==== AVAILABLE DATA ====

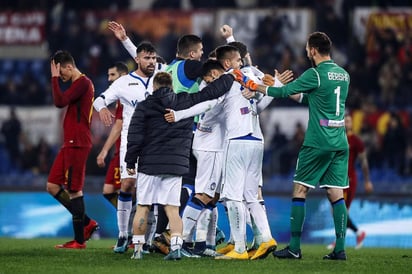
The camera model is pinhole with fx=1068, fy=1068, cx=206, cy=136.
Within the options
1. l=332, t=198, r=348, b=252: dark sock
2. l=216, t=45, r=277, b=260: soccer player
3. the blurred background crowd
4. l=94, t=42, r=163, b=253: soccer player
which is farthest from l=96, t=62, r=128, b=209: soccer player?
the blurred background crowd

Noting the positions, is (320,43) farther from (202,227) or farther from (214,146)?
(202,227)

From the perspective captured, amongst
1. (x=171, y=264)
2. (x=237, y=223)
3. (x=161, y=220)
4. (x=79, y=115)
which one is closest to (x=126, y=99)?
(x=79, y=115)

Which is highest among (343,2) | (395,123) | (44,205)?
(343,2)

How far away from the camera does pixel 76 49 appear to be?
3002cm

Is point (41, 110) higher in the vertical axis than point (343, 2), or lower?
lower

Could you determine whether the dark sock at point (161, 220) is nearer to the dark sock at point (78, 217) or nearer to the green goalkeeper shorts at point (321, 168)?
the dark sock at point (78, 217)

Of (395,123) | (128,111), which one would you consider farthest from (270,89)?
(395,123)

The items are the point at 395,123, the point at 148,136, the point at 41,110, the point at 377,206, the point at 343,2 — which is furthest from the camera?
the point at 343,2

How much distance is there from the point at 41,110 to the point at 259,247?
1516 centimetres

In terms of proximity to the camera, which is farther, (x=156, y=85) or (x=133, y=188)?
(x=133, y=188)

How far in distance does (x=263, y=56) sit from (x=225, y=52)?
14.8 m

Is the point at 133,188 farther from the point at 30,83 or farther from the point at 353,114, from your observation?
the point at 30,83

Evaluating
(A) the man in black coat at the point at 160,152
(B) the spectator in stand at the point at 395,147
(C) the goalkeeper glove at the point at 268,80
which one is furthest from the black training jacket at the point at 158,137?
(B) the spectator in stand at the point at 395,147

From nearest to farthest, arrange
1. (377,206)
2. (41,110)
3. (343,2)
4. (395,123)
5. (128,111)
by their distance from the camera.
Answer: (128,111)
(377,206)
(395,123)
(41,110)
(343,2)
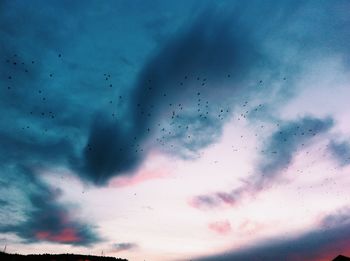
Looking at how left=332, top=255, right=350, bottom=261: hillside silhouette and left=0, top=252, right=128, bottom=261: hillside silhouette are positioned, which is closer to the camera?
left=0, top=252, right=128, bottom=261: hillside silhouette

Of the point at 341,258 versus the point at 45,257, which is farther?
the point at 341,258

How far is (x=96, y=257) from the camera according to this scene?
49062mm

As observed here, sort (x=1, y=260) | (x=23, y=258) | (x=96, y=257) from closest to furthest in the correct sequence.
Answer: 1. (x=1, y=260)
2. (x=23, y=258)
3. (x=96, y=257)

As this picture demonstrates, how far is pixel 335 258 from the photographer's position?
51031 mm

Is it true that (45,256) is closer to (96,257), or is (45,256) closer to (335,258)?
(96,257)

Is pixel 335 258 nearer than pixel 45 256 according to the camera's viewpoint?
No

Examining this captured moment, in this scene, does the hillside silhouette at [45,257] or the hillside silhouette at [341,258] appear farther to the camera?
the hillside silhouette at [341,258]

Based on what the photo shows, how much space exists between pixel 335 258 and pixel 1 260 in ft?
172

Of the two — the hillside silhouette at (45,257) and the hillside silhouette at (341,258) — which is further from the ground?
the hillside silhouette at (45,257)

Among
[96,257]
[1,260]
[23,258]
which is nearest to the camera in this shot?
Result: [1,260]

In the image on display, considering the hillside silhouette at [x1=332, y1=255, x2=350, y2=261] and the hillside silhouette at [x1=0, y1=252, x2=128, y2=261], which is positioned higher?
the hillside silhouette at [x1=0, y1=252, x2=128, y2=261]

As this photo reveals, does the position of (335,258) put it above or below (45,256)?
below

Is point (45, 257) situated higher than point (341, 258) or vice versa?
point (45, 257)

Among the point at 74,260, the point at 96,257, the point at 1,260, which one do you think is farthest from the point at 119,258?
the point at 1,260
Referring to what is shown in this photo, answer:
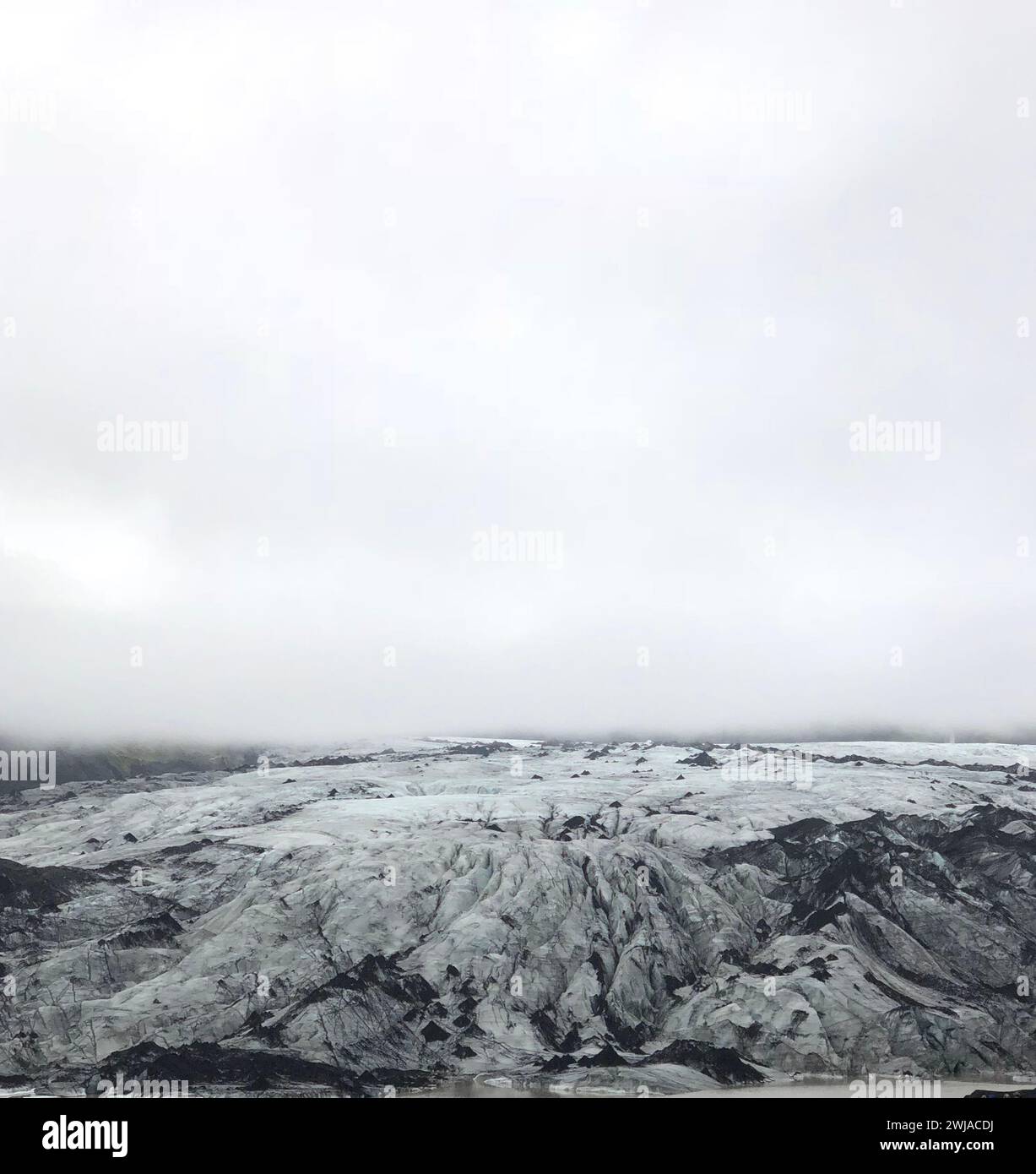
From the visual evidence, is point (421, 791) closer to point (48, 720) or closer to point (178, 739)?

====

* _EXERCISE GOAL_:
Reproduce all of the records above word for word, leaving out the pictures.

* _SOLVED PROBLEM_:
The camera model is pinhole with fx=1068, fy=1068, cx=206, cy=136.
Within the options
1. l=332, t=198, r=348, b=252: dark sock
2. l=216, t=45, r=277, b=260: soccer player
3. the blurred background crowd
4. l=94, t=42, r=163, b=253: soccer player
which is farthest from l=96, t=62, r=128, b=209: soccer player?
the blurred background crowd

Noting the positions, is (320,43) farther from (202,227) or farther from (214,146)?
(202,227)

From the perspective captured, amongst
1. (x=171, y=264)
2. (x=237, y=223)
3. (x=161, y=220)
4. (x=79, y=115)
which one is closest to (x=126, y=99)?
(x=79, y=115)

Which is highest among (343,2) | (395,123) | (44,205)?
(343,2)

How far away from the camera does pixel 76 49 appear to be?
3002cm

Is point (41, 110) higher in the vertical axis than point (343, 2), or lower?
lower

Could you determine whether the dark sock at point (161, 220) is nearer to the dark sock at point (78, 217) or nearer to the green goalkeeper shorts at point (321, 168)?
the dark sock at point (78, 217)

Of (395,123) | (128,111), which one would you consider farthest from (270,89)?
(395,123)

The items are the point at 395,123, the point at 148,136, the point at 41,110, the point at 377,206, the point at 343,2 — which is furthest from the camera?
the point at 343,2

How much distance is there from the point at 41,110 to the point at 259,247?
1516 centimetres

In terms of proximity to the camera, which is farther, (x=156, y=85) or (x=133, y=188)?
(x=133, y=188)

How far in distance does (x=263, y=56) sit from (x=225, y=52)?
14.8 m

Is the point at 133,188 farther from the point at 30,83 or farther from the point at 353,114, from your observation?
the point at 30,83

Evaluating
(A) the man in black coat at the point at 160,152
(B) the spectator in stand at the point at 395,147
(C) the goalkeeper glove at the point at 268,80
which one is furthest from the black training jacket at the point at 158,137?
(B) the spectator in stand at the point at 395,147

From nearest to farthest, arrange
1. (377,206)
2. (41,110)
3. (343,2)
4. (395,123)
5. (128,111)
by their distance from the camera.
Answer: (128,111)
(377,206)
(395,123)
(41,110)
(343,2)
Looking at how left=332, top=255, right=350, bottom=261: hillside silhouette and left=0, top=252, right=128, bottom=261: hillside silhouette are positioned, which is closer to the camera?
left=0, top=252, right=128, bottom=261: hillside silhouette

Of the point at 341,258 versus the point at 45,257, which is farther?
the point at 341,258

How far is (x=96, y=257) from the camera according to this scene?
49062mm

As observed here, sort (x=1, y=260) | (x=23, y=258) | (x=96, y=257) from closest to furthest in the correct sequence.
Answer: 1. (x=1, y=260)
2. (x=23, y=258)
3. (x=96, y=257)

As this picture demonstrates, how far is pixel 335 258 from the photographer's position?
51031 mm

Is it true that (45,256) is closer to (96,257), or is (45,256) closer to (335,258)?
(96,257)

Is pixel 335 258 nearer than pixel 45 256 according to the camera's viewpoint?
No

Examining this captured moment, in this scene, does the hillside silhouette at [45,257] or the hillside silhouette at [341,258] appear farther to the camera?
the hillside silhouette at [341,258]

Based on what the photo shows, how much space exists between pixel 335 258 and pixel 1 260 in ft?
172

Of the two — the hillside silhouette at (45,257) and the hillside silhouette at (341,258) — which is further from the ground?
the hillside silhouette at (45,257)

Among
[96,257]
[1,260]
[23,258]
which is nearest to the camera in this shot?
Result: [1,260]

In the image on display, considering the hillside silhouette at [x1=332, y1=255, x2=350, y2=261] and the hillside silhouette at [x1=0, y1=252, x2=128, y2=261], which is positioned higher?
the hillside silhouette at [x1=0, y1=252, x2=128, y2=261]

As this photo reveals, does the position of (335,258) put it above or below (45,256)?
below

Is point (45, 257) situated higher than point (341, 258) or vice versa?
point (45, 257)

Among the point at 74,260, the point at 96,257, the point at 1,260, which one do you think is farthest from the point at 119,258?
the point at 1,260
Referring to what is shown in this photo, answer:
From the visual evidence, is point (421, 791) closer to point (48, 720) or closer to point (178, 739)?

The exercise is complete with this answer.